The combination of human expertise, SIEM, and advanced event analysis is commonly referred to as human-led AI. It expedites alert triaging and limits false positive cases. And “misses” occur less frequently since analysts can orchestrate meaningful log data analysis. Upon detection of IOCs, security analysts take immediate response actions and work directly with customers to accelerate time to remediation.
Integrating vulnerability management with threat response has advantages because not only is your MDR team constantly identifying new vulnerabilities and prioritizing patching for you, but they’re also monitoring for emerging threats at the same time.
By identifying vulnerabilities and remediating the weaknesses before threat actors can exploit them, MDR effectively reduces the attack surface. Threat hunting capabilities, which combine automated tools with human analysts to track unknown threats, further serve to provide proactive defenses and reduce the damage that attackers can inflict on your environment.
MDR providers are not in direct competition with MSSPs. During vulnerability scans, the dedicated security engineer may make recommendations for point solutions that could enhance detection capabilities. In effect, this engineer also acts as an objective security consultant who is intimately familiar with the client’s network.
The main difference is that MDR is a full-service solution, and an MSSP is a vendor that facilitates a solution. MSSPs can often offer an MDR as a main solution. There are also differences when it comes to incident response. Unlike MSSPs, which require a separate retainer for incident response services, MDR companies offer different levels of incident response as part of their basic fee.
Yes. MDR provides the cost efficiency of an MSSP, the on-demand expertise of an in-house SOC staffed by security experts, and a significantly enhanced version of a SIEM. It’s a more holistic approach that improves your security posture. MDR offers personalized service by a dedicated team that understands your business and environment with better technology, proactive capabilities, and cost savings compared to an in-house SOC.
From a proactive and reactive position, MDR solutions allow organizations to detect, respond, and recover with ease.
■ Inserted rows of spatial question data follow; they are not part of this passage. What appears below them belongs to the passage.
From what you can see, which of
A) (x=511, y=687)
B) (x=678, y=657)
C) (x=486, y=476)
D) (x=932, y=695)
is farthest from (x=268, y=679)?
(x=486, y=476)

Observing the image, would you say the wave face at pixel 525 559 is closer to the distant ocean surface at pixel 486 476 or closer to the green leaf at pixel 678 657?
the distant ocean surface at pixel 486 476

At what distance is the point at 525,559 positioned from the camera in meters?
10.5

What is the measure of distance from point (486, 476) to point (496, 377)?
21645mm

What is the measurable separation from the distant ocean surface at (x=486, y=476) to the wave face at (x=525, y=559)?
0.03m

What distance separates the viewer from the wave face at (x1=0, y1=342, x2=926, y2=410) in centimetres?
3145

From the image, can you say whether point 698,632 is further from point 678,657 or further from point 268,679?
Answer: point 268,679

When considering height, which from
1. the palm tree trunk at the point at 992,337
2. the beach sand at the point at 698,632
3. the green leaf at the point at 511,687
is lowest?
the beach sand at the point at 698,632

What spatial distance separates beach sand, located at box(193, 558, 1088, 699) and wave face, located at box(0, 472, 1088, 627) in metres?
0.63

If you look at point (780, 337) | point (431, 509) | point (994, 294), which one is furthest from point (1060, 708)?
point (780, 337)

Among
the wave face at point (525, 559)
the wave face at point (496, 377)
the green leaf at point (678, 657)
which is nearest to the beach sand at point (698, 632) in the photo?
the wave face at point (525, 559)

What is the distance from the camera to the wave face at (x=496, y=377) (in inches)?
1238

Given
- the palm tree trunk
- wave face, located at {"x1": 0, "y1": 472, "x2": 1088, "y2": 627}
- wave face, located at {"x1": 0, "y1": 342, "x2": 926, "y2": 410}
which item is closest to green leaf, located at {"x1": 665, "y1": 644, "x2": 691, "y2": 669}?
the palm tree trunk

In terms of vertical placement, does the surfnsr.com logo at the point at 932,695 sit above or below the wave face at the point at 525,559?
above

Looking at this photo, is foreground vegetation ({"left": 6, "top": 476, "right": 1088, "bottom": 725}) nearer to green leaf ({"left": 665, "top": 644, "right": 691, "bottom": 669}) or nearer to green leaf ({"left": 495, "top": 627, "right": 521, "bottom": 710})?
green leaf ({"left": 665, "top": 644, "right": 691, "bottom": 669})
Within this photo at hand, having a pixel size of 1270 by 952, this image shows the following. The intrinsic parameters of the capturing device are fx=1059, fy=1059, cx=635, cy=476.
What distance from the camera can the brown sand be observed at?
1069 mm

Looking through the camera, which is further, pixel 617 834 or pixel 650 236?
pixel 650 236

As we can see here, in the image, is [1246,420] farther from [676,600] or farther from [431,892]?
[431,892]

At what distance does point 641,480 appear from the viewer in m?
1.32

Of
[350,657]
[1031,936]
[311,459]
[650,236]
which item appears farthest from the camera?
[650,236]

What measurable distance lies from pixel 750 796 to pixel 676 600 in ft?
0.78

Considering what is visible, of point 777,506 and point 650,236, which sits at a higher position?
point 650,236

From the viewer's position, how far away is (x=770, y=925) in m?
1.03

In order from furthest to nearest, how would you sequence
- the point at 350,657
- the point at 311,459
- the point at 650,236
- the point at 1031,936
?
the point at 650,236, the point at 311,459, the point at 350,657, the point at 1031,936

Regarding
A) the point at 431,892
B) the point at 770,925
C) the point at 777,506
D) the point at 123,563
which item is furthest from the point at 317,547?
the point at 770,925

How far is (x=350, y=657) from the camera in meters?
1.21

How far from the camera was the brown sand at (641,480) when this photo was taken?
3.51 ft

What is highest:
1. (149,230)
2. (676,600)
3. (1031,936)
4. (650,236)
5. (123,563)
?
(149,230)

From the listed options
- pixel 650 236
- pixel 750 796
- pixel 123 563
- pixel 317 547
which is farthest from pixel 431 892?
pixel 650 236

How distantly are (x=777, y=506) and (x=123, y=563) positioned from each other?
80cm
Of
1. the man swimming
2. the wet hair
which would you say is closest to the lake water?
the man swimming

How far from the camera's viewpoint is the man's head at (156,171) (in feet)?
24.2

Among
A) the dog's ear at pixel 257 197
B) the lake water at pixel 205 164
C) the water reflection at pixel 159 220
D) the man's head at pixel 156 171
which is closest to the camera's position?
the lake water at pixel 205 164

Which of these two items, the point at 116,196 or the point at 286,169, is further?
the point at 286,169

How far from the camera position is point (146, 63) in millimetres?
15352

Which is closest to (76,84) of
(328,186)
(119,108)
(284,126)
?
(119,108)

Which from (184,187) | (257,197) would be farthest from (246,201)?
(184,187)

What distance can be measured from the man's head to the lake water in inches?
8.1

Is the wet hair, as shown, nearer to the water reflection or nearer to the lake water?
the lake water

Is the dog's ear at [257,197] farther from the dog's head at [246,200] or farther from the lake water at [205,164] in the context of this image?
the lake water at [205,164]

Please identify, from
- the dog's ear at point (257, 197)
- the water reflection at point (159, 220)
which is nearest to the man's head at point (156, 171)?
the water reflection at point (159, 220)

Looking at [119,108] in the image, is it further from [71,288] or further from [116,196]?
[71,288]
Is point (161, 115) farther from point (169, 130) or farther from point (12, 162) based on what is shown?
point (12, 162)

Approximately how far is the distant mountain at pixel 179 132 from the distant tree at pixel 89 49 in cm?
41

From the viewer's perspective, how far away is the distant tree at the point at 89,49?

They are also on the cutting edge of technology while utilizing the innate ability of human experts to detect, understand, and respond to unusual or unseen threats.
Hunting threats and responding to them once discovered, Polar Bear Cyber Security Group’s MDR provides a wide array of security services, including investigation, analysis, response and recovery of incidents through a detailed remediation plan. To mention the main benefit of MDR, it helps rapid identification of threats and limits the impact of threats.